PROMPT:
Keeping pictures out of the copy, restate each record word for word.

EXERCISE MATERIALS:
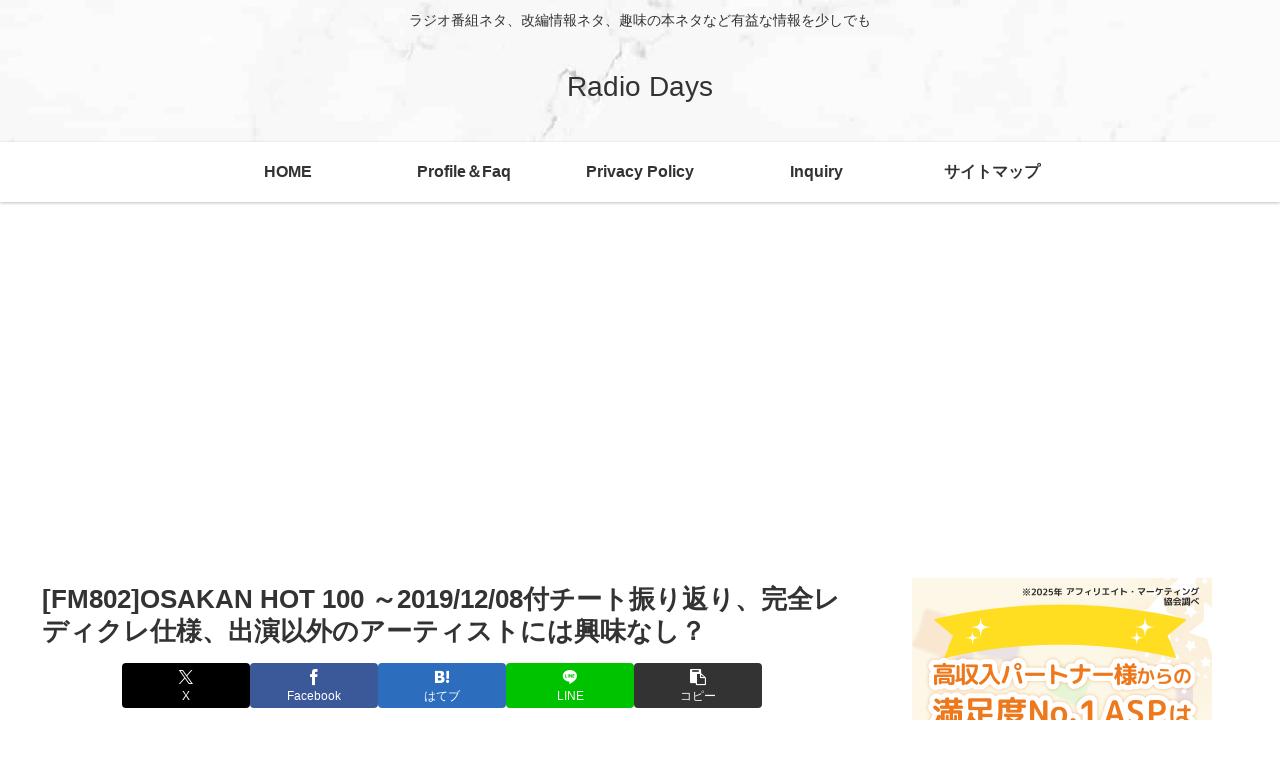

--- FILE ---
content_type: text/html; charset=utf-8
request_url: https://www.google.com/recaptcha/api2/aframe
body_size: 114
content:
<!DOCTYPE HTML><html><head><meta http-equiv="content-type" content="text/html; charset=UTF-8"></head><body><script nonce="nFxRsI0FEIYP9xMnM_-SFQ">/** Anti-fraud and anti-abuse applications only. See google.com/recaptcha */ try{var clients={'sodar':'https://pagead2.googlesyndication.com/pagead/sodar?'};window.addEventListener("message",function(a){try{if(a.source===window.parent){var b=JSON.parse(a.data);var c=clients[b['id']];if(c){var d=document.createElement('img');d.src=c+b['params']+'&rc='+(localStorage.getItem("rc::a")?sessionStorage.getItem("rc::b"):"");window.document.body.appendChild(d);sessionStorage.setItem("rc::e",parseInt(sessionStorage.getItem("rc::e")||0)+1);localStorage.setItem("rc::h",'1768500779458');}}}catch(b){}});window.parent.postMessage("_grecaptcha_ready", "*");}catch(b){}</script></body></html>

--- FILE ---
content_type: application/javascript; charset=utf-8;
request_url: https://dalc.valuecommerce.com/app3?p=890242690&_s=https%3A%2F%2Fyoshida-tsubame.net%2Fosakan-hot-100%2F7926%2F&vf=iVBORw0KGgoAAAANSUhEUgAAAAMAAAADCAYAAABWKLW%2FAAAAMElEQVQYV2NkFGP4nxGsx3Bg%2Bi0GxjfczP%2Fnia9laMgIZGDM5er6P%2B%2FZK4abAj0MAAtNDqsEny9bAAAAAElFTkSuQmCC
body_size: 789
content:
vc_linkswitch_callback({"t":"69692e2a","r":"aWkuKgAIhd0DiiKwCooAHwqKCJTK5Q","ub":"aWkuKQAI7AsDiiKwCooBbQqKC%2FB05A%3D%3D","vcid":"kAW8lzMDacd7ivkTzlqSf069Zi2eKRxN18yvLT3FZkj5xJWfTCrC_ODGH74yZ_Wa2HFkdxVLuWo","vcpub":"0.558557","l":4,"shopping.yahoo.co.jp":{"a":"2826703","m":"2201292","g":"e1bbec408c"},"p":890242690,"paypaymall.yahoo.co.jp":{"a":"2826703","m":"2201292","g":"e1bbec408c"},"s":3454910,"approach.yahoo.co.jp":{"a":"2826703","m":"2201292","g":"e1bbec408c"},"paypaystep.yahoo.co.jp":{"a":"2826703","m":"2201292","g":"e1bbec408c"},"mini-shopping.yahoo.co.jp":{"a":"2826703","m":"2201292","g":"e1bbec408c"},"shopping.geocities.jp":{"a":"2826703","m":"2201292","g":"e1bbec408c"},"vector.co.jp":{"a":"2425375","m":"2296205","g":"dc2dcb028c"}})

EXERCISE ANSWER:
--- FILE ---
content_type: text/html; charset=utf-8
request_url: https://www.google.com/recaptcha/api2/aframe
body_size: 114
content:
<!DOCTYPE HTML><html><head><meta http-equiv="content-type" content="text/html; charset=UTF-8"></head><body><script nonce="nFxRsI0FEIYP9xMnM_-SFQ">/** Anti-fraud and anti-abuse applications only. See google.com/recaptcha */ try{var clients={'sodar':'https://pagead2.googlesyndication.com/pagead/sodar?'};window.addEventListener("message",function(a){try{if(a.source===window.parent){var b=JSON.parse(a.data);var c=clients[b['id']];if(c){var d=document.createElement('img');d.src=c+b['params']+'&rc='+(localStorage.getItem("rc::a")?sessionStorage.getItem("rc::b"):"");window.document.body.appendChild(d);sessionStorage.setItem("rc::e",parseInt(sessionStorage.getItem("rc::e")||0)+1);localStorage.setItem("rc::h",'1768500779458');}}}catch(b){}});window.parent.postMessage("_grecaptcha_ready", "*");}catch(b){}</script></body></html>

--- FILE ---
content_type: application/javascript; charset=utf-8;
request_url: https://dalc.valuecommerce.com/app3?p=890242690&_s=https%3A%2F%2Fyoshida-tsubame.net%2Fosakan-hot-100%2F7926%2F&vf=iVBORw0KGgoAAAANSUhEUgAAAAMAAAADCAYAAABWKLW%2FAAAAMElEQVQYV2NkFGP4nxGsx3Bg%2Bi0GxjfczP%2Fnia9laMgIZGDM5er6P%2B%2FZK4abAj0MAAtNDqsEny9bAAAAAElFTkSuQmCC
body_size: 789
content:
vc_linkswitch_callback({"t":"69692e2a","r":"aWkuKgAIhd0DiiKwCooAHwqKCJTK5Q","ub":"aWkuKQAI7AsDiiKwCooBbQqKC%2FB05A%3D%3D","vcid":"kAW8lzMDacd7ivkTzlqSf069Zi2eKRxN18yvLT3FZkj5xJWfTCrC_ODGH74yZ_Wa2HFkdxVLuWo","vcpub":"0.558557","l":4,"shopping.yahoo.co.jp":{"a":"2826703","m":"2201292","g":"e1bbec408c"},"p":890242690,"paypaymall.yahoo.co.jp":{"a":"2826703","m":"2201292","g":"e1bbec408c"},"s":3454910,"approach.yahoo.co.jp":{"a":"2826703","m":"2201292","g":"e1bbec408c"},"paypaystep.yahoo.co.jp":{"a":"2826703","m":"2201292","g":"e1bbec408c"},"mini-shopping.yahoo.co.jp":{"a":"2826703","m":"2201292","g":"e1bbec408c"},"shopping.geocities.jp":{"a":"2826703","m":"2201292","g":"e1bbec408c"},"vector.co.jp":{"a":"2425375","m":"2296205","g":"dc2dcb028c"}})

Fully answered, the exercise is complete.